Braeburn has offered to help physicians verify if an insurance plan would reimburse any of the cost. According to the company, Blue Cross Blue Shield and United Healthcare approved reimbursement for a few patients who have implants. Medicare, Medicaid and the VA have Probuphine in their formulary and are required to cover it if deemed medically necessary.

Despite having to get certified and the other hurdles, many doctors welcome the treatment option. Opioid drug overdoses have reached epidemic levels — roughly 78 Americans die every day from opioid overdose, according to the Center for Disease Control and Prevention.

So it’s good to have a another way to deliver medication-assisted treatment, says Richard Rosenthal, medical director of addiction psychiatry for the Mount Sinai Health System. Rosenthal was one of two principal investigators on a Probuphine clinical trial.

“Everybody is waking up to the fact that we’re in the midst of an opioid epidemic,” says Rosenthal. “There are actually very few medications for addiction of any kind. Given the addiction treatment system in the United States, most of the treatment that’s given is psychosocial. There’s very little use of FDA-approved medications.”

Probuphine made a difference, says Scott Jernigan of Jacksonville, Fla. He was in recovery for almost a year, taking another medication, when he signed up for a Probuphine clinical trial. He said Probuphine freed him from weekly doctor visits and pharmacy runs, and from fears of how sick he’d feel if he missed a dose or forgot to take his medication.

“[It] meant that I could become more of what my normal is going to be,” Jernigan says.

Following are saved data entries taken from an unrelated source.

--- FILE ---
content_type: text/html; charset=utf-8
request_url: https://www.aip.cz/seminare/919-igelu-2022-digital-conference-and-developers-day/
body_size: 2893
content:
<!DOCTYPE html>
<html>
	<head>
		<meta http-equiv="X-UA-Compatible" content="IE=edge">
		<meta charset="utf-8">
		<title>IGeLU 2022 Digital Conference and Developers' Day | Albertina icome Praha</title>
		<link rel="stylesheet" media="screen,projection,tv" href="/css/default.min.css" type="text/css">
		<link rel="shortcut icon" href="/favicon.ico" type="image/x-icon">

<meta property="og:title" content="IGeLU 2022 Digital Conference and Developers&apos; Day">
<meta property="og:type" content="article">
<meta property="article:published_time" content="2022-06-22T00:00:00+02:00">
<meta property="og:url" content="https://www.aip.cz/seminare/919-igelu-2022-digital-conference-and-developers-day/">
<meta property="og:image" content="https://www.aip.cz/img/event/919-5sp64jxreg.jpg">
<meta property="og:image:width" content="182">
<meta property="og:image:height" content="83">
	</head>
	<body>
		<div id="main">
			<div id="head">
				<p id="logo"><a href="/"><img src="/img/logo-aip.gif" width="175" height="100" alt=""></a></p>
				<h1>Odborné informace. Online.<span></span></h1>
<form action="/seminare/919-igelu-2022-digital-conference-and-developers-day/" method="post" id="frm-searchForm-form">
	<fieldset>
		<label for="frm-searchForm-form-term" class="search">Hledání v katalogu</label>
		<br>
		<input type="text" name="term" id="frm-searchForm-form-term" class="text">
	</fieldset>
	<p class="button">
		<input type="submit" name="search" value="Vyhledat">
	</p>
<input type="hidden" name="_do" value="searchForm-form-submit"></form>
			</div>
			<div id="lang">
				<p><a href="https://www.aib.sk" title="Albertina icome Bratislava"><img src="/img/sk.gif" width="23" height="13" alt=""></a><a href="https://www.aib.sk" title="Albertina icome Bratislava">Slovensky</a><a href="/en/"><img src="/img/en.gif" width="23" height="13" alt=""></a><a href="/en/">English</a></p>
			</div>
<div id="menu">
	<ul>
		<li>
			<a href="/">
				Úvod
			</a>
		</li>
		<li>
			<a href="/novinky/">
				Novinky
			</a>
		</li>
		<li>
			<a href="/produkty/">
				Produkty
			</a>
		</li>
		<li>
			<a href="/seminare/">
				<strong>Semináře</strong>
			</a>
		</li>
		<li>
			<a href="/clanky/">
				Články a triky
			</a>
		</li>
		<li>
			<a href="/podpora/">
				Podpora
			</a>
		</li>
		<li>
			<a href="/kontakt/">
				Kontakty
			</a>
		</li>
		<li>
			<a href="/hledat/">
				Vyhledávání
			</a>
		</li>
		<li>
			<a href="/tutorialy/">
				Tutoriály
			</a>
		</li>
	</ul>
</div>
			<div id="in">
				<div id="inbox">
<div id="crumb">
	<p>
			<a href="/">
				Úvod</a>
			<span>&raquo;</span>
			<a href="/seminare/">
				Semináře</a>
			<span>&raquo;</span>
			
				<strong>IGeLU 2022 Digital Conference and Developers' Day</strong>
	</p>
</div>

Some specialists recommend patients stay on medication-assisted treatment for years, or even indefinitely. For now, Probuphine can only be prescribed for two runs of six-month use and is meant for people already stable on 8 mg or less of a medication like buprenorphine.

Authors of the JAMA study suggest further investigation of Probuphine to gauge issues often associated with buprenorphine, such as diversion or pediatric exposure.

This story is part of a reporting partnership with NPR, Side Effects Public Media and Kaiser Health News.